> _WRITTEN PROBLEM_
Return each line in the records below that contains the string "monkey". Case counts.

::: GIVEN DATA :::

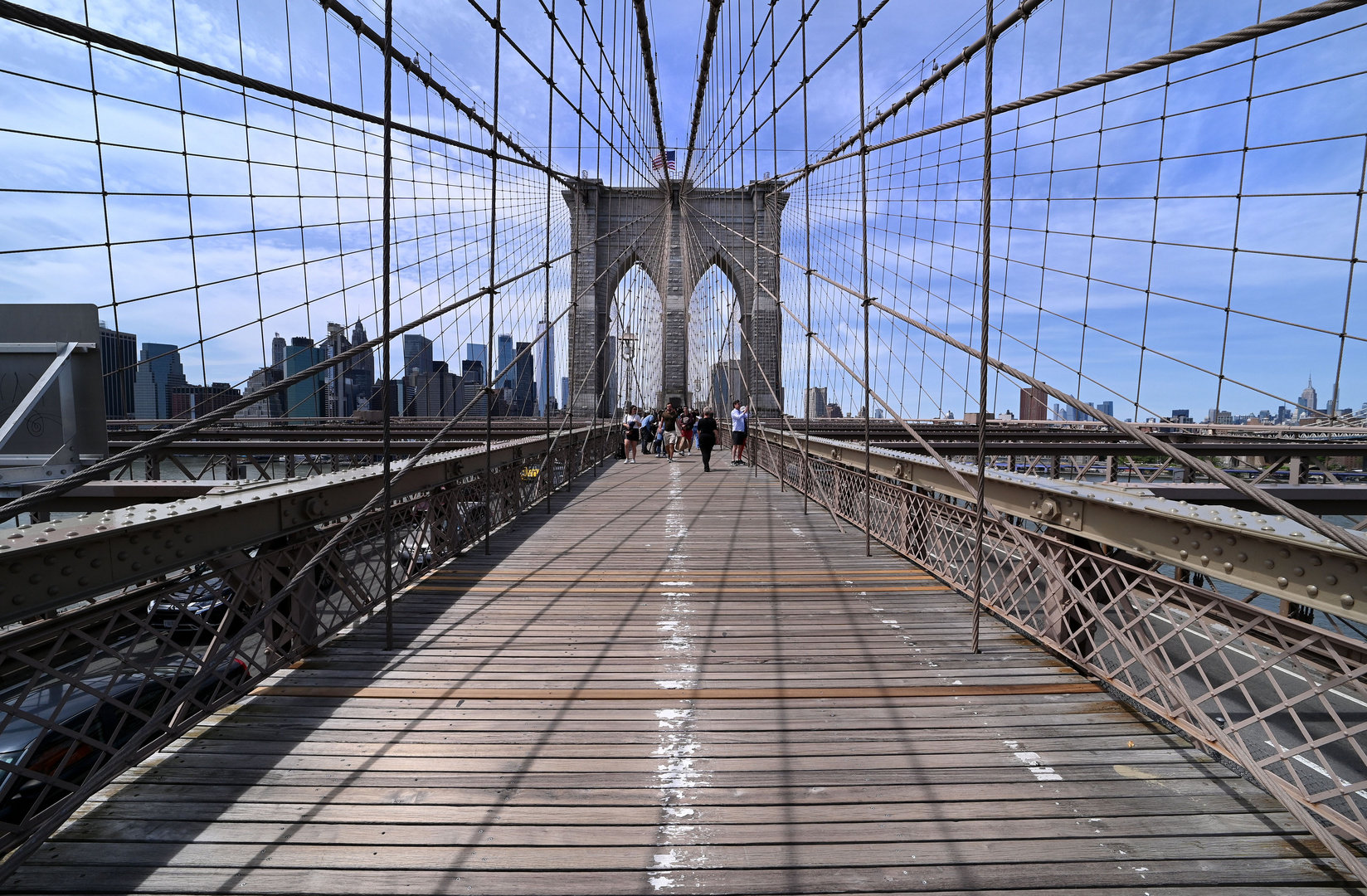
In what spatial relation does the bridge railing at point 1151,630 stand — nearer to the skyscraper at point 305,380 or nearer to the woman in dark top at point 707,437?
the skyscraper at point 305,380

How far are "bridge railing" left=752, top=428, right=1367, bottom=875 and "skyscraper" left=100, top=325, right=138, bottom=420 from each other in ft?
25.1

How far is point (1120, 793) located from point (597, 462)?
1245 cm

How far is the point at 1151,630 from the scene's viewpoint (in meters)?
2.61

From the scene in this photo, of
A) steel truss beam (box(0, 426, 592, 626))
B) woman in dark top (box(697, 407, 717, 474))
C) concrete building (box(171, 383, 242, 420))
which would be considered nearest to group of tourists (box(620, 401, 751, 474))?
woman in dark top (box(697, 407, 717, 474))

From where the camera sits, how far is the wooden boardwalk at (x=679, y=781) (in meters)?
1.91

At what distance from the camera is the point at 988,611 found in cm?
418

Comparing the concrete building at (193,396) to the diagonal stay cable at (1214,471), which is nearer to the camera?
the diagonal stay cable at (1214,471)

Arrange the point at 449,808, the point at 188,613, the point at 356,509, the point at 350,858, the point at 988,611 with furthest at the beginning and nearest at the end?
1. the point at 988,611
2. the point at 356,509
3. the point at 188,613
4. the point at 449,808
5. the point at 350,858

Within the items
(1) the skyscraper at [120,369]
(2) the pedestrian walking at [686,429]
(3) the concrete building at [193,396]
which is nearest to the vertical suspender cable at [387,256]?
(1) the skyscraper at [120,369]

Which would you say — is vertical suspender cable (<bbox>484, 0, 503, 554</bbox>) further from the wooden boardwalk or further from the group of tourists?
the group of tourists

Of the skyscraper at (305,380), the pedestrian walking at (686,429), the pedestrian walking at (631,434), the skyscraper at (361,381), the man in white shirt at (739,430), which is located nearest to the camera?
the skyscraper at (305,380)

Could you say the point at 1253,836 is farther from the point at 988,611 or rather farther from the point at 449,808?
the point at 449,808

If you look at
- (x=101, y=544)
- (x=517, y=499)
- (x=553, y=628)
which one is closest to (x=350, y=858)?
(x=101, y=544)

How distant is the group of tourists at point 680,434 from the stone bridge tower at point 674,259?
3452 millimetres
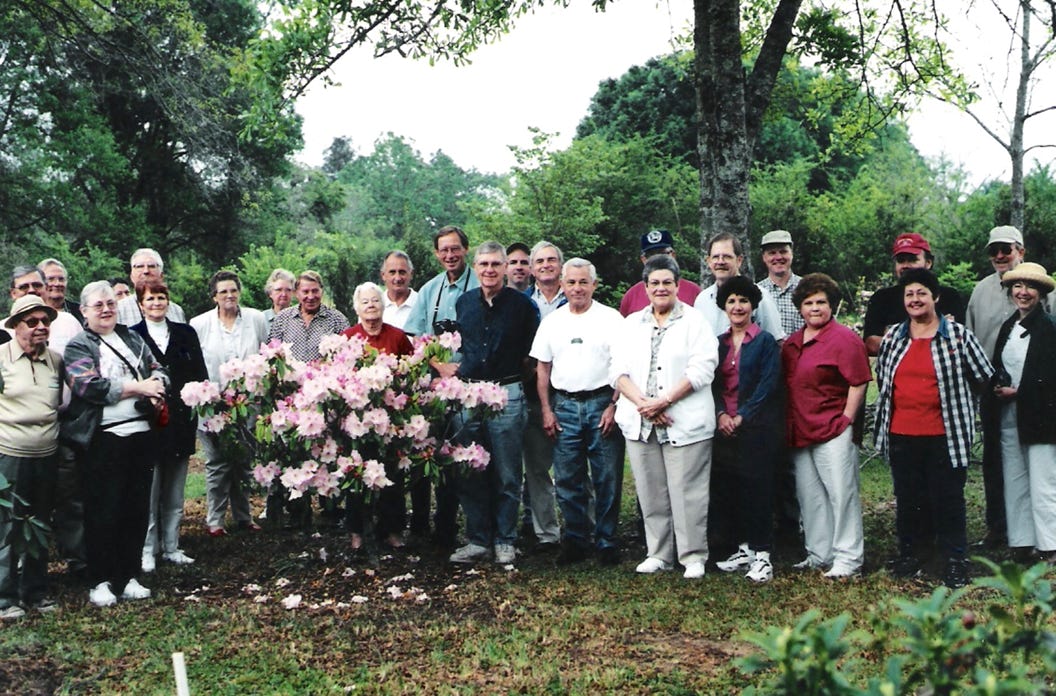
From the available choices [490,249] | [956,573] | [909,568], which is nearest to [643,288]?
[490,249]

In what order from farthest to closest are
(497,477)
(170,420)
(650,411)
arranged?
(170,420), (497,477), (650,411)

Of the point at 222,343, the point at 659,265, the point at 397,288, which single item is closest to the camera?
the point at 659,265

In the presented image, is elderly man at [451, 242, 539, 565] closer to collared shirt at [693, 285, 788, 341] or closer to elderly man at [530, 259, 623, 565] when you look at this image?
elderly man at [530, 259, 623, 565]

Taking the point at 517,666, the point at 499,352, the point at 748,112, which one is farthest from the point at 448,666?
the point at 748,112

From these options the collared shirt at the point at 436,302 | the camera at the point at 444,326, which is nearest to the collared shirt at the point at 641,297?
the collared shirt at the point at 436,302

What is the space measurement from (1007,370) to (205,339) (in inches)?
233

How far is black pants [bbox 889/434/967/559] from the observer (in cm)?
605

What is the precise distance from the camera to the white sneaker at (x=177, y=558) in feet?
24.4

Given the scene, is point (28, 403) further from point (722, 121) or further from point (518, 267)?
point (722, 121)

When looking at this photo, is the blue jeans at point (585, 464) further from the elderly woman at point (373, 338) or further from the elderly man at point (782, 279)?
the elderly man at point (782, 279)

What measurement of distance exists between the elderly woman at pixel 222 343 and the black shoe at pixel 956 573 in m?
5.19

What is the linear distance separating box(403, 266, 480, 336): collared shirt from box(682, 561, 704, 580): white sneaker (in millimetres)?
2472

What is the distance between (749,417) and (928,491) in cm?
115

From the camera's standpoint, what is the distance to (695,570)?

:::
::: GIVEN DATA :::

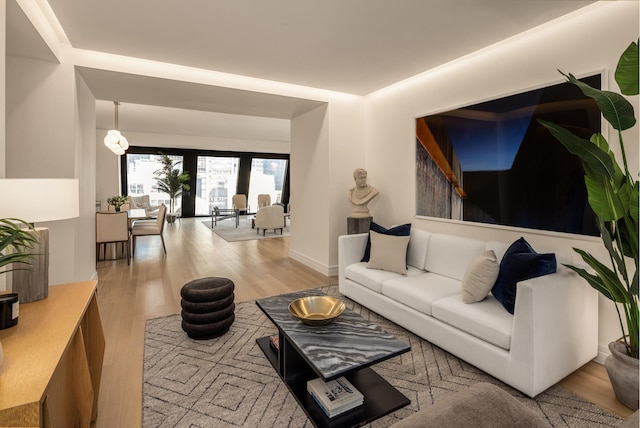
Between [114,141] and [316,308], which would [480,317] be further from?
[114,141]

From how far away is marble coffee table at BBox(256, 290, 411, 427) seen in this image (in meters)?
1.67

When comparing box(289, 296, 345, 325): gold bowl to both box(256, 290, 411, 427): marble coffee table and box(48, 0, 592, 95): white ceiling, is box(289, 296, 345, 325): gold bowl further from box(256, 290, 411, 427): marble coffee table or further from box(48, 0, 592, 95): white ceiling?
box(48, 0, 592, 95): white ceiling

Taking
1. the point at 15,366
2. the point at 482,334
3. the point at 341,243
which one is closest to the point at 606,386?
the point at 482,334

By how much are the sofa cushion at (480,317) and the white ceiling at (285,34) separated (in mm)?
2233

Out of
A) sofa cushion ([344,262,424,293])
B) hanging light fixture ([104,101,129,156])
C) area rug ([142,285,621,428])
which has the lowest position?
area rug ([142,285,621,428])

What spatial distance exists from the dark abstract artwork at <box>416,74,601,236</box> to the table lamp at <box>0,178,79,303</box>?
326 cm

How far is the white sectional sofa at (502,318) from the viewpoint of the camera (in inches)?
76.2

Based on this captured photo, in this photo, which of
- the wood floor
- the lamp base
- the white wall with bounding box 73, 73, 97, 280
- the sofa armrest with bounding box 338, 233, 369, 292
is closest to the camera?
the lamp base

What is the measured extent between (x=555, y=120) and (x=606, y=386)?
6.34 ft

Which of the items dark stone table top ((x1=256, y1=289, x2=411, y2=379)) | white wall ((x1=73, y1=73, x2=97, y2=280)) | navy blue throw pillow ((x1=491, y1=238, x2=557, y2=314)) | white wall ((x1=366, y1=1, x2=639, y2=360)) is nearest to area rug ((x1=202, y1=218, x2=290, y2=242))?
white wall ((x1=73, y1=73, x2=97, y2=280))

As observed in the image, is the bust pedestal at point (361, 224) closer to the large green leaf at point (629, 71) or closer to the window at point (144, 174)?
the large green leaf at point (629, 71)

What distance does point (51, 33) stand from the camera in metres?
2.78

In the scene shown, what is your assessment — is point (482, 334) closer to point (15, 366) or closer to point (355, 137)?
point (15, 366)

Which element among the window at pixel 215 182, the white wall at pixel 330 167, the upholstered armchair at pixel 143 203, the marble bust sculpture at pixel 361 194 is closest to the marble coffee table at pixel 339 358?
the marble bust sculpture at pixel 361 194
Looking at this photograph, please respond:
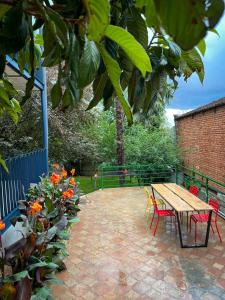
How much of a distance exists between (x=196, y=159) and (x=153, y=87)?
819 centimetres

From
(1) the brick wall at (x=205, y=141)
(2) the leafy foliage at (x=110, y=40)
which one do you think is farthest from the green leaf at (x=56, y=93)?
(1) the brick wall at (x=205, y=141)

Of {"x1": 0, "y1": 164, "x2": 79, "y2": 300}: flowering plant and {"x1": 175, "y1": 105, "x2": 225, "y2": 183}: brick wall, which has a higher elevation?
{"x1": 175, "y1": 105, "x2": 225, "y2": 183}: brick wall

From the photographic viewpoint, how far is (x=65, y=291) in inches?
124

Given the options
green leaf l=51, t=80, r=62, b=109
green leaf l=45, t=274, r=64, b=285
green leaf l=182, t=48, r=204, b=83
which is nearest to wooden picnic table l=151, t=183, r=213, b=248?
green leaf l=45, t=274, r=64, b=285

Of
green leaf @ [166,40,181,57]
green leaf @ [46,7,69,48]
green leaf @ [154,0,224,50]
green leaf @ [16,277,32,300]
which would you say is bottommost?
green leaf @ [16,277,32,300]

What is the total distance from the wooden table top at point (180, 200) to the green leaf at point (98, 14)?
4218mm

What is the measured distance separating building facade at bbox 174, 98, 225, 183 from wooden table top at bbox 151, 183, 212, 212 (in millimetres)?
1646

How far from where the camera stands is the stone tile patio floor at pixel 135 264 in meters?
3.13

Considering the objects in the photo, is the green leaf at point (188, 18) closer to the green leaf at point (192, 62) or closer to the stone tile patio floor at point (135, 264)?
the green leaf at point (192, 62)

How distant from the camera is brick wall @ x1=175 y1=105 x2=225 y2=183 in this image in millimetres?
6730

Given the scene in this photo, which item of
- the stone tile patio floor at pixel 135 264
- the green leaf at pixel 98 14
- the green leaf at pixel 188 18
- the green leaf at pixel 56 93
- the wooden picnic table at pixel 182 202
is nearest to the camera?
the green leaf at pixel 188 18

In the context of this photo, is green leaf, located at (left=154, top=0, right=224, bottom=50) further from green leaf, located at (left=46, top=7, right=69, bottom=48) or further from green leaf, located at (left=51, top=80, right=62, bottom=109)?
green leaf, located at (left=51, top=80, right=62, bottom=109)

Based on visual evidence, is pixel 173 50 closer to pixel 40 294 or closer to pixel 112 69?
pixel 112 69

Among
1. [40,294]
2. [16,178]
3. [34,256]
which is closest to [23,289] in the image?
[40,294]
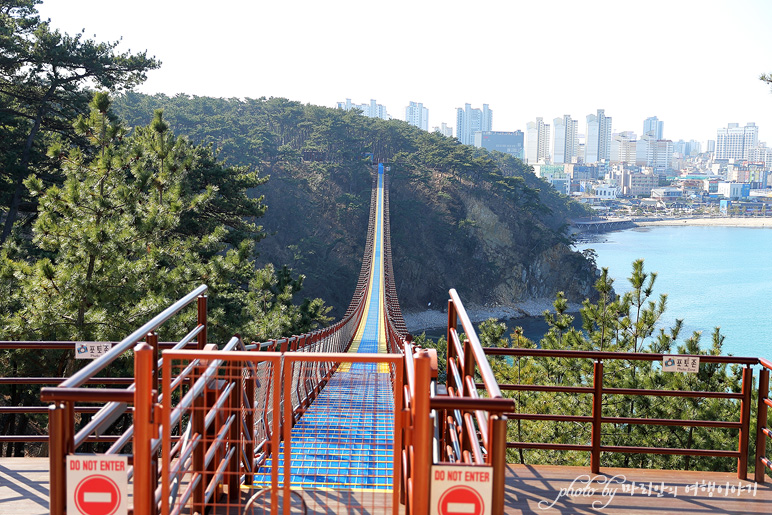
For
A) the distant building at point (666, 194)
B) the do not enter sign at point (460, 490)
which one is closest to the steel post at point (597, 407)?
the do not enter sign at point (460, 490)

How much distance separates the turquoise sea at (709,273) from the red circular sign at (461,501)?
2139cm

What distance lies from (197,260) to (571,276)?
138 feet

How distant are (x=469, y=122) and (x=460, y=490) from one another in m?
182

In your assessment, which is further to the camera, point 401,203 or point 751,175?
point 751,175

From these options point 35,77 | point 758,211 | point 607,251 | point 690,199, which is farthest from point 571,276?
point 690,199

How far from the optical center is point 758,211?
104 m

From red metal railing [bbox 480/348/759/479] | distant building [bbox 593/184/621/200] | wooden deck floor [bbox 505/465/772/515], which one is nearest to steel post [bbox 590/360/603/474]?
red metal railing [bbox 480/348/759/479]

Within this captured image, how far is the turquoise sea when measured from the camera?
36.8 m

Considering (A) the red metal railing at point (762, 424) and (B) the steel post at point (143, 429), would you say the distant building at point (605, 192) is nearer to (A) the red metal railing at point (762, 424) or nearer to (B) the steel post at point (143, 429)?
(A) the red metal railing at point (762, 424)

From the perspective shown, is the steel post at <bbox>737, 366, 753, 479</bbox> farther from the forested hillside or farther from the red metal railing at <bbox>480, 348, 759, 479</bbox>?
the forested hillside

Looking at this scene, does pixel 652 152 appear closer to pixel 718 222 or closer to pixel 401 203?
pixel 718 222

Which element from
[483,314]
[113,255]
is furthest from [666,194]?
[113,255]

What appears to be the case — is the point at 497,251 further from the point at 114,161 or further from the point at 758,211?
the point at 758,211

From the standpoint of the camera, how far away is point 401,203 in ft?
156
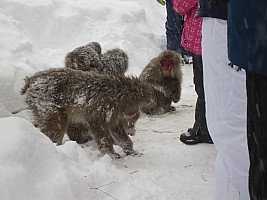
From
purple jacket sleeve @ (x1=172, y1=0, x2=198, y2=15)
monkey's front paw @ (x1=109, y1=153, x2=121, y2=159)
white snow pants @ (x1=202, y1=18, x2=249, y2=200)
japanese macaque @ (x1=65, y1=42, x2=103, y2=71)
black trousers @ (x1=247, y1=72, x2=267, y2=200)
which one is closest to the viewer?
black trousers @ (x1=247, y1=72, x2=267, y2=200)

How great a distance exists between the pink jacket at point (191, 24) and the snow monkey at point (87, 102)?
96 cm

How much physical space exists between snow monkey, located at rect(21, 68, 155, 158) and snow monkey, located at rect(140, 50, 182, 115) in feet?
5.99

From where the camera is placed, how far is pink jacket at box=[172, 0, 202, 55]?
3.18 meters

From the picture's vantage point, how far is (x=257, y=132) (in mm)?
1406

:::

> _ANSWER TO THE PROBLEM_
monkey's front paw @ (x1=109, y1=153, x2=121, y2=159)
How great a distance exists between the pink jacket at point (191, 24) and the snow monkey at point (87, 102)?
How much physical space exists between snow monkey, located at rect(21, 68, 155, 158) and snow monkey, located at rect(140, 50, 182, 115) in feet?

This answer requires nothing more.